A desperate force tugged at his heart as if magnetized to something outside of his body. In this calm, quiet room, the longing inside the still boy's body was hysterically urgent.

He reached out with delicate young hands to take the frail fingers that lie on the mattress, and wrapped his warm hands around them, squeezing gently and praying for something in return. Some brief acknowledgment of his presence. Some indication that his being there had brought her comfort.

He sat there for hours, watching as that beautiful blue sky heated into a pink and purple glow.

A knock came at the door and Sanji stirred to see a nurse standing in the doorway.

"It's time to go, little Vinsmoke," she spoke gently.

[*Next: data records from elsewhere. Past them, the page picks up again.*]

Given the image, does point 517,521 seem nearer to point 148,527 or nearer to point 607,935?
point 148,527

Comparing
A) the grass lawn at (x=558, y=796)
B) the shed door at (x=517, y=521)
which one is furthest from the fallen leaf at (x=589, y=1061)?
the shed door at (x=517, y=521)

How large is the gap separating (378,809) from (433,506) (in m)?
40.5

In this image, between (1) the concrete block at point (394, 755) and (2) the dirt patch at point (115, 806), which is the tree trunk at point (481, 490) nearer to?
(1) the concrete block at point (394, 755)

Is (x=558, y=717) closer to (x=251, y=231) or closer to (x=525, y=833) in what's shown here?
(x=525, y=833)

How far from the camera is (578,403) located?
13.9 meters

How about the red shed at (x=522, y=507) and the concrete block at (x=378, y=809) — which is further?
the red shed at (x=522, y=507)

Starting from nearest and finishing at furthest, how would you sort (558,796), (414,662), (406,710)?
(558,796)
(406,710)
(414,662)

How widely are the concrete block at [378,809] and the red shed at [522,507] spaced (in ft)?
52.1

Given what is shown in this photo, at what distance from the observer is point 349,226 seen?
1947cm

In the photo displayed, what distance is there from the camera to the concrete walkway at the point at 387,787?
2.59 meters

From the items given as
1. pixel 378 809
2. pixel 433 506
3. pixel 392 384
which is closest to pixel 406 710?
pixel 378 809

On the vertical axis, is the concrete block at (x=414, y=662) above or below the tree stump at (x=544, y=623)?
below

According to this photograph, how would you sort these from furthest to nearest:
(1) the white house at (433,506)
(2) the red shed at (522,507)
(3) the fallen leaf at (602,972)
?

Part of him hated to leave, and a guilty part of him was relieved. He stepped towards the nurse and through the doorway, looking back one final time. His mother's head was tilted towards him, and her eyes, her eyes had opened and were staring at him a piercing blue. Sanji froze in place, heart stopping in his chest, those bright, pleading eyes so powerfully grounding him in the doorway. He wanted to run to her, run to her desperately, and a fearful, cowardly part of him was so frightened by the intensity of those eyes that he wanted to run away. But before he could move the door had been closed behind him, and he stood there feeling empty, speechless, like a part of his own soul had been left behind that closed door, captured in the vastness of those blue eyes, and forever lost.

She didn't make it through the night.